Make anyone sound naughty with Python.
Bleep out keywords of your choice from an mp4 by leveraging a transcription model (here Whisper) to transcribe the audio, then target and replace chosen words with bleep sounds using the extracted timestamps associated with your chosen word(s).
All processing is performed locally - see the streamlit app (setup below) and detailed walkthrough notebook (see beep_that_sht_walkthrough.ipynb
) to play / see nitty gritty details.
An example - below is a short clip we'll bleep out some words from using the pipeline in this repo. (make sure to turn on audio - its off by default)
bleep_test_og_cropped_low_res.mp4
Now the same clip with the words - "treetz", "ice", "cream", "chocolate", "syrup", and "cookie" - bleeped out
bleep_test_processed_cropped_low_res.mp4
To get setup to run the notebook / bleep your own videos / run the strealit demo first install the requirements for this project by pasting the below in your terminal.

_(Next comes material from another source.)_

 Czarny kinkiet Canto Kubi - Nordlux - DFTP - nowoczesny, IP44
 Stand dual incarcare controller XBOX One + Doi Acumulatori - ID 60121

pip install -r requirements.txt
You will need ffmpeg installed on your machine as well.
Start the streamlit demo
python -m streamlit run bleep_that_sht/app.py
You will see printouts at the terminal indicating success of the two smallest whisper model downloads - tiny
and base
.
Then you can drag and drop your own mp4 (note: only mp4 is accepted) videos into the demo app, define your own bleep_words, and process.
You can download your bleeped video by clicking on the three dots at the bottom right of the bleeped video, and clicking download.